*** Records to use Section Begins ***

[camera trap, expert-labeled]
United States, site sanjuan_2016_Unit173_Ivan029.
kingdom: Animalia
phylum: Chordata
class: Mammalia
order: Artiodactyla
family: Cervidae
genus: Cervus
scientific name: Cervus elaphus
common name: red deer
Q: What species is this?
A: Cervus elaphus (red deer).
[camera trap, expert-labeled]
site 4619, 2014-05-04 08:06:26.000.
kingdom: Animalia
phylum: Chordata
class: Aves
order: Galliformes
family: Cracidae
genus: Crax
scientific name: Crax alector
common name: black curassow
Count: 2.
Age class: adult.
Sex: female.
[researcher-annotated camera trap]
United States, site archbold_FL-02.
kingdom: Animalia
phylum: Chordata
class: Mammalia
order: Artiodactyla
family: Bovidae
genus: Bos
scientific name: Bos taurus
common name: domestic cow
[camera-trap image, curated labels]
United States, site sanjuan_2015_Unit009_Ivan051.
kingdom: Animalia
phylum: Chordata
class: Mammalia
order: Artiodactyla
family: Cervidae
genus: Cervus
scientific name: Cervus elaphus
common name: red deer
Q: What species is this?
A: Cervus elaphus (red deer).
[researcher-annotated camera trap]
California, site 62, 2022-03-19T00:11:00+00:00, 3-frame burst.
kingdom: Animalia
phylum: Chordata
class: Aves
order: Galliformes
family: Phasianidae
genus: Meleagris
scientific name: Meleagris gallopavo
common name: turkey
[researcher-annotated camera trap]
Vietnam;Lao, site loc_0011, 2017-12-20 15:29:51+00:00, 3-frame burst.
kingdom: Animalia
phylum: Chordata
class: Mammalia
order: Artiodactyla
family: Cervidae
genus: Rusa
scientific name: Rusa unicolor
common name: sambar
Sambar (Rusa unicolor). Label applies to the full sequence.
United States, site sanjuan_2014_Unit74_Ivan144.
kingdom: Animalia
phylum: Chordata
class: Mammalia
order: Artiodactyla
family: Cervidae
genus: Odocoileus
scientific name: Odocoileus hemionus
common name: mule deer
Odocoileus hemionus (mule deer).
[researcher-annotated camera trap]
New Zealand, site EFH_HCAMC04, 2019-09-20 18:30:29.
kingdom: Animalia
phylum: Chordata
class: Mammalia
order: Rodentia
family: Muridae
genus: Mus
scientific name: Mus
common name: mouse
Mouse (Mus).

*** Records to use Section Ends ***

Activity - For the string "United", show each line of the entries above where it occurs.

Response to the exercise -
United States, site sanjuan_2016_Unit173_Ivan029.
United States, site archbold_FL-02.
United States, site sanjuan_2015_Unit009_Ivan051.
United States, site sanjuan_2014_Unit74_Ivan144.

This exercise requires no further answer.